On 14/05/05, James Bottomley wrote:
On May 5, 2014 3:36:38 PM PDT, Serge Hallyn
<serge.hallyn(a)ubuntu.com> wrote:
>Quoting James Bottomley (James.Bottomley(a)HansenPartnership.com):
>> On Mon, 2014-05-05 at 22:27 +0000, Serge Hallyn wrote:
>> > Quoting James Bottomley (James.Bottomley(a)HansenPartnership.com):
>> > > On Mon, 2014-05-05 at 17:48 -0400, Richard Guy Briggs wrote:
>> > > > On 14/05/05, Serge E. Hallyn wrote:
>> > > > > Quoting James Bottomley
>(James.Bottomley(a)HansenPartnership.com):
>> > > > > > On Tue, 2014-04-22 at 14:12 -0400, Richard Guy Briggs
>wrote:
>> > > > > > > Questions:
>> > > > > > > Is there a way to link serial numbers of
namespaces
>involved in migration of a
>> > > > > > > container to another kernel? (I had a brief look
at
>CRIU.) Is there a unique
>> > > > > > > identifier for each running instance of a kernel?
Or at
>least some identifier
>> > > > > > > within the container migration realm?
>> > > > > >
>> > > > > > Are you asking for a way of distinguishing an migrated
>container from an
>> > > > > > unmigrated one? The answer is pretty much
"no" because the
>job of
>> > > > > > migration is to restore to the same state as much as
>possible.
>> > > > > >
>> > > > > > Reading between the lines, I think your goal is to
>correlate audit
>> > > > > > information across a container migration, right?
Ideally
>the management
>> > > > > > system should be able to cough up an audit trail for a
>container
>> > > > > > wherever it's running and however many times
it's been
>migrated?
>> > > > > >
>> > > > > > In that case, I think your idea of a numeric serial
number
>in a dense
>> > > > > > range is wrong. Because the range is dense you're
>obviously never going
>> > > > > > to be able to use the same serial number across a
>migration. However,
>> > > > >
>> > > > > Ah, but I was being silly before, we can actually address
>this pretty
>> > > > > simply. If we just (for instance) add
>> > > > > /proc/self/ns/{ic,mnt,net,pid,user,uts}_seq containing the
>serial number
>> > > > > for the relevant ns for the task, then criu can dump this
>info at
>> > > > > checkpoint. Then at restart it can dump an audit message
per
>task and
>> > > > > ns saying old_serial=%x,new_serial=%x. That way the audit
>log reader
>> > > > > can if it cares keep track.
>> > > >
>> > > > This is the sort of idea I had in mind...
>> > >
>> > > OK, but I don't understand then why you need a serial number.
>There are
>> > > plenty of things we preserve across a migration, like namespace
>name for
>> > > instance. Could you explain what function it performs because I
>think I
>> > > might be missing something.
>> >
>> > We're looking ahead to a time when audit is namespaced, and a
>container
>> > can keep its own audit logs (without limiting what the host audits
>of
>> > course). So if a container is auditing suspicious activity by some
>> > task in a sub-namesapce, then the whole parent container gets
>migrated,
>> > after migration we want to continue being able to correlate the
>namespaces.
>> >
>> > We're also looking at audit trails on a host that is up for years.
>We
>> > would like every namespace to be uniquely logged there. That is
>why
>> > inode #s on /proc/self/ns/* are not sufficient, unless we add a
>generation
>> > # (which would end more complicated, not less, than a serial #).
>>
>> Right, but when the contaner has an audit namespace, that namespace
>has
>> a name,
>
>What ns has a name?
The netns for instance.
> The audit ns can be tied to 50 pid namespaces, and
>we
>want to log which pidns is responsible for something.
>
>If you mean the pidns has a name, that's the problem... it does not,
>it
>only has a inode # which may later be re-use.

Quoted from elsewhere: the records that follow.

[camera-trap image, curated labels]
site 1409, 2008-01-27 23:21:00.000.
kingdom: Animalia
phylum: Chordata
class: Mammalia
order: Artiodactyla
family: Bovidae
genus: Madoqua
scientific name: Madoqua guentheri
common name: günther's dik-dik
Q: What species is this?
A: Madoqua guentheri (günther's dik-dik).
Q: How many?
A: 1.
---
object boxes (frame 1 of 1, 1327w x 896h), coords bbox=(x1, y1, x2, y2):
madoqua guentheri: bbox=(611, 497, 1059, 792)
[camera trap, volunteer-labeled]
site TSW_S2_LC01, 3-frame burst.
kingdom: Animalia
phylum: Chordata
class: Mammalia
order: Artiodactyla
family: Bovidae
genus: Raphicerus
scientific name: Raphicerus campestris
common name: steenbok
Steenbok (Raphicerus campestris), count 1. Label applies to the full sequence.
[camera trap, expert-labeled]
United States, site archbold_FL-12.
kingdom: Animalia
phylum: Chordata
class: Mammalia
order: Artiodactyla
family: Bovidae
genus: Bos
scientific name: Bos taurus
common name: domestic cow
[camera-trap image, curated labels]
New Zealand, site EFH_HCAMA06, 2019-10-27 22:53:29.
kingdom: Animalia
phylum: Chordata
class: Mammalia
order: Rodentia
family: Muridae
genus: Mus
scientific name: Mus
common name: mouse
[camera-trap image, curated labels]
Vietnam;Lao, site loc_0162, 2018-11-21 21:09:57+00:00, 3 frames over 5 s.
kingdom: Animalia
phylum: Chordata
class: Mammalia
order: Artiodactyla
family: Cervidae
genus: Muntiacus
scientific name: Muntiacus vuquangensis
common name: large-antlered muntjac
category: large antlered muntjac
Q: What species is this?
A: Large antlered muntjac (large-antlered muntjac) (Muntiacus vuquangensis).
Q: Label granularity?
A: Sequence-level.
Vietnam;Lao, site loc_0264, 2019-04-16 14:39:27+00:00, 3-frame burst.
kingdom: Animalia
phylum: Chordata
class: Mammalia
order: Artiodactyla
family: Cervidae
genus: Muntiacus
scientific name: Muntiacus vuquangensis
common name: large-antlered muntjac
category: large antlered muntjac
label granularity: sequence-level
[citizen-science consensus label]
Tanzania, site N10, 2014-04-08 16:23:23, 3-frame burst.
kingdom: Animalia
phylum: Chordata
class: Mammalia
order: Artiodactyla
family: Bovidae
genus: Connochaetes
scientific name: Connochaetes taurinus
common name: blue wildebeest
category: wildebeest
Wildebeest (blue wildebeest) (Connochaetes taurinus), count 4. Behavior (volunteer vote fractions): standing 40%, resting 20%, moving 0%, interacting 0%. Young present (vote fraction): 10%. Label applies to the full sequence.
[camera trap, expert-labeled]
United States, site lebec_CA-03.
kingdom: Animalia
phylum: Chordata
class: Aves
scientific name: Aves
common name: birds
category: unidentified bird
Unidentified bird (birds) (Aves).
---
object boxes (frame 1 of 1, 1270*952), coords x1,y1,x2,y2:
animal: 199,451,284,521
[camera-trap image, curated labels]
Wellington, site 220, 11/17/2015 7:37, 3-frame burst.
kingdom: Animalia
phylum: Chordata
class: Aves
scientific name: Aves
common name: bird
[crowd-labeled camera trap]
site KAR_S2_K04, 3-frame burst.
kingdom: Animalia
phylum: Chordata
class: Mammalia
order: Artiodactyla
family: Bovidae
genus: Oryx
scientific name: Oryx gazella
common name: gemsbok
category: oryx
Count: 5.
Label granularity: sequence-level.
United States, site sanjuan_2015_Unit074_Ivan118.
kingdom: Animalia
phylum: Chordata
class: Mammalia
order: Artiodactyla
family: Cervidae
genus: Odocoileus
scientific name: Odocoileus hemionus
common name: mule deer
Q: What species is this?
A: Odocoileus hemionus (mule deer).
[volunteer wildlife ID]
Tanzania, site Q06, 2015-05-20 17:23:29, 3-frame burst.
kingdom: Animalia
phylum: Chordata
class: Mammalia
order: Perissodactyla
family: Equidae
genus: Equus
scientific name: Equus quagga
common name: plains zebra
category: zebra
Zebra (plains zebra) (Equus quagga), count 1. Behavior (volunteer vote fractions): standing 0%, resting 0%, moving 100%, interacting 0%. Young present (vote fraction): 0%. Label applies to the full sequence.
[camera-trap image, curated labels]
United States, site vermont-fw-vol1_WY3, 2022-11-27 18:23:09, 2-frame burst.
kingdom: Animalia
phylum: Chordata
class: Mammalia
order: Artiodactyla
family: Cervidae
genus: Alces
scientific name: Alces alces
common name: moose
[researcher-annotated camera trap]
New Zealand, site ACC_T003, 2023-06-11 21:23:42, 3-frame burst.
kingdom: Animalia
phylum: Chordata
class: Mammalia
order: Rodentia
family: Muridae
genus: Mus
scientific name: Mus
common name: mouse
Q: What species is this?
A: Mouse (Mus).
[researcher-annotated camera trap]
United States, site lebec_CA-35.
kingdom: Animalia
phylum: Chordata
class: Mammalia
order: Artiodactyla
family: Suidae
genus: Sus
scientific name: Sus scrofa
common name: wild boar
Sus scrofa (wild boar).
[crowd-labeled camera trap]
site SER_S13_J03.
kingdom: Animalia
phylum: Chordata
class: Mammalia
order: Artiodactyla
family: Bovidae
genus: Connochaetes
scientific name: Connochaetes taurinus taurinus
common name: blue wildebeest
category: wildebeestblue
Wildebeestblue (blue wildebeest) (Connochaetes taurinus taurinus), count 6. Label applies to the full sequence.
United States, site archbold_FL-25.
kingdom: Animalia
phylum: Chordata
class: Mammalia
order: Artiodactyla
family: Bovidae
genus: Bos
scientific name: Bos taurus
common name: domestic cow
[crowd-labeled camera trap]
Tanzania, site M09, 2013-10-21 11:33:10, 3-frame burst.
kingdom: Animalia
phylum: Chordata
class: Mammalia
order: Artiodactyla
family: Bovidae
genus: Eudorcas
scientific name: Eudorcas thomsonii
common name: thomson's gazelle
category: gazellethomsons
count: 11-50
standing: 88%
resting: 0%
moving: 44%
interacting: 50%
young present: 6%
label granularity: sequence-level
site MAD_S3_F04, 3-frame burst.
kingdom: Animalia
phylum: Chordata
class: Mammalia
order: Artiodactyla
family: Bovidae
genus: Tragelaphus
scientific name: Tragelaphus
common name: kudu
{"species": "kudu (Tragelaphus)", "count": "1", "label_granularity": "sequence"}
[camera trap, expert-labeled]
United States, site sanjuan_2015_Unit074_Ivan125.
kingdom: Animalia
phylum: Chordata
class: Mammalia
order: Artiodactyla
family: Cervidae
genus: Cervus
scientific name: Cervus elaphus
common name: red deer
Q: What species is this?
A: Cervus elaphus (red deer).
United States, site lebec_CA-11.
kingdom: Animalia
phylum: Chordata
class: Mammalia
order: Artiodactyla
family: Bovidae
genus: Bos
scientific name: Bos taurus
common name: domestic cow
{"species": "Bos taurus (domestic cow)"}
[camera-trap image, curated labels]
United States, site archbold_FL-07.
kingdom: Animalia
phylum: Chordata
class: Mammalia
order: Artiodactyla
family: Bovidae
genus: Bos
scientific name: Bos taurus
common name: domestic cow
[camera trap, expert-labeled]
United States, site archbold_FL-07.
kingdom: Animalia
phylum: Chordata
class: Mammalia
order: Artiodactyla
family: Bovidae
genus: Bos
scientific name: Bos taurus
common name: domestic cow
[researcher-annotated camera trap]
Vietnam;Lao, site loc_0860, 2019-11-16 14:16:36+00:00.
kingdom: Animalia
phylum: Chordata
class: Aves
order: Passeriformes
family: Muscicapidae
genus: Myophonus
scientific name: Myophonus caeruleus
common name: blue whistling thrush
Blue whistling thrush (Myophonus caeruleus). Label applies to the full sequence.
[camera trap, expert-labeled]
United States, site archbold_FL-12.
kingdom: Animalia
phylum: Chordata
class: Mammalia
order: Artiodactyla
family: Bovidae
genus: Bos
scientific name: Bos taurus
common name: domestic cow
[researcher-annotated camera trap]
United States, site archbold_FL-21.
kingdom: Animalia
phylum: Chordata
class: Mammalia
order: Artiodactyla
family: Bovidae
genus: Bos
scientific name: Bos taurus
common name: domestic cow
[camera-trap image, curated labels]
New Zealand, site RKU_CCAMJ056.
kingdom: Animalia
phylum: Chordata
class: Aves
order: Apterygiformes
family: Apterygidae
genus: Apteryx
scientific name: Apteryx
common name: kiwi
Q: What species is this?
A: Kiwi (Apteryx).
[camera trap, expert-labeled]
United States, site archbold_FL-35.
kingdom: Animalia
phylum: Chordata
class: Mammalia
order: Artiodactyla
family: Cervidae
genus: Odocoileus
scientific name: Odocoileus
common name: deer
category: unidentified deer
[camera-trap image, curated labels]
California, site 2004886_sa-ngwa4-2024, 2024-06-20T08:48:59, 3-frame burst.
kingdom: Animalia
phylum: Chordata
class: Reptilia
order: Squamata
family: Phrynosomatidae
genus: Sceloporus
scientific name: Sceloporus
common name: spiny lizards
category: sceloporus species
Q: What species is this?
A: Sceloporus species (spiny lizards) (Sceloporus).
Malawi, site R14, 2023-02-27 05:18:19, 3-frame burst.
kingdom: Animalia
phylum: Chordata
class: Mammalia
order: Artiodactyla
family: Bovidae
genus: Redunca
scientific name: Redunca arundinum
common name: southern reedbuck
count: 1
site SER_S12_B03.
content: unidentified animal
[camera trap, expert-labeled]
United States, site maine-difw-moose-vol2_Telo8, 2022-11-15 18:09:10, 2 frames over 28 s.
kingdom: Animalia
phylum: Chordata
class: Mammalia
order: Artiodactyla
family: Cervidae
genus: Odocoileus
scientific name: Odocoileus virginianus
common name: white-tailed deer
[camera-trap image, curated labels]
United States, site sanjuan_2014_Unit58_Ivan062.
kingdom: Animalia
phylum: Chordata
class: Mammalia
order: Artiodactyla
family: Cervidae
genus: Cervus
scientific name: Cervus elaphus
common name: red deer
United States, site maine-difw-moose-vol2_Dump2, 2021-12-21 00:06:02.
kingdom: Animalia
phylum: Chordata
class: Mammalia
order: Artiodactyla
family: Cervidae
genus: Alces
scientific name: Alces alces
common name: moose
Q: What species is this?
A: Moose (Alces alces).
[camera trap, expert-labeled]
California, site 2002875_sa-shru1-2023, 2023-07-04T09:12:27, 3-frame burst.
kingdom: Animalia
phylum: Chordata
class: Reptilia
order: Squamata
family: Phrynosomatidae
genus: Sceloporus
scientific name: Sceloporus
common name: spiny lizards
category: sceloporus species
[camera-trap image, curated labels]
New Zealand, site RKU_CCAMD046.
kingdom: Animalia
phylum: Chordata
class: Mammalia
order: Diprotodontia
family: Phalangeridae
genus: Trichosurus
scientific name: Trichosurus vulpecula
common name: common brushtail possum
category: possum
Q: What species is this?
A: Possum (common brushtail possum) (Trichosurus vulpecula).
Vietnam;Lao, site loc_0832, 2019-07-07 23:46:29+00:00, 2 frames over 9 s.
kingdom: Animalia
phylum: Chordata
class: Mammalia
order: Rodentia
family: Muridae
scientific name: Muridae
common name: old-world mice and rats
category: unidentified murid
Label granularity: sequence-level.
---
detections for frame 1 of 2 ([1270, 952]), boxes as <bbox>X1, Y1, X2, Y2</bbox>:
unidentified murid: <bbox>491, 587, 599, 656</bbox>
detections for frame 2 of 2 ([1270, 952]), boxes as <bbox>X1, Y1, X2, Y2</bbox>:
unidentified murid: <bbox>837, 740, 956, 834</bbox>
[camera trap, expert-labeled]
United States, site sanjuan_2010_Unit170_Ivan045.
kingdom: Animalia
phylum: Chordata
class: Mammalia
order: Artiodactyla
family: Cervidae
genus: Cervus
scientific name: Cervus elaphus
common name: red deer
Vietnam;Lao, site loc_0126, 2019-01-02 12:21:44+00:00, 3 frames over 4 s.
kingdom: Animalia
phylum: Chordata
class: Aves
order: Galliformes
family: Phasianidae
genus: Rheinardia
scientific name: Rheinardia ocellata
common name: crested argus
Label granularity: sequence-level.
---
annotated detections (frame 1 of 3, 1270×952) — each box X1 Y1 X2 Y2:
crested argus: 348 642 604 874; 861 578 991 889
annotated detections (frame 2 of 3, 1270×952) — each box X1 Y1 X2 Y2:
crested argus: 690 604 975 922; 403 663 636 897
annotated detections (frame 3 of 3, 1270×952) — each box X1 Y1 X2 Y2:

I still think there's a miscommunication somewhere: I believe you just
need a stable id to tie the audit to, so why not just give the audit
namespace a name like net? The id would then be durable across
migrations.
Audit does not have its own namespace (yet). That idea is being
considered, but we would prefer to avoid it if it makes sense to tie it
in with an existing namespace. The pid and user namespaces, being
heierarchical seem to make the most sense so far, but we are proceeding
very carefully to avoid creating a security nightmare in the process.
From the kernel's perspective, none of the namespaces have a name.
A
container concept of a group of namespaces may have been assigned one,
but that isn't apparent to the layer that is logging this information.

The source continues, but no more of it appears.